June 12
Julie didn’t have the best of days today.
She was in my lap a bit, sure. Today is Saturday, and I was home most of the day. I fed her a mousse treat in the morning, with her Gabapentin mixed in, and she ate most of it. But after that, she was mostly MIA. She slept on my bed for most of the afternoon.
But after dinner, she was weird.
She seems to have connected the dots between me putting gloves on and her getting chemo pills. I’m told to wear gloves when I handle them. Her ears must recognize the squeak of the latex.
Every time she approached me on the couch, I would walk over to the kitchen to get the pills, figuring now was the time to give them to her. And every time, when she heard the gloves, she scurried away.
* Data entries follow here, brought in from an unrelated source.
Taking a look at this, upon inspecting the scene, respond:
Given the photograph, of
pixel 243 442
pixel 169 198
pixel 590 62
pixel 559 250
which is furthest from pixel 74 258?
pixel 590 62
I figured maybe I could lure her out with food, then grab her after she ate. The lure worked, but I wasn’t able to get her — I didn’t want to interrupt her mid-meal, and she scooted off as soon as she finished.
By then, it’s 10 p.m. and I don’t know where she is. I’m worrying that she’s going to miss out on today’s dose. So I make the rounds and see if I can find her. It doesn’t take too long — she’s in her favorite spot. Under the covers on the guest bed. I close the bedroom door and pull the covers back. She’s sound asleep, groggy.
And I have to wake her to put a pill in her mouth.
In it goes, my hands holding her mouth shut while I whisper to her: “It’s okay. I’m sorry. It’s okay.” A few seconds later, it’s over.
She doesn’t understand these things. That’s the hardest part, in a way.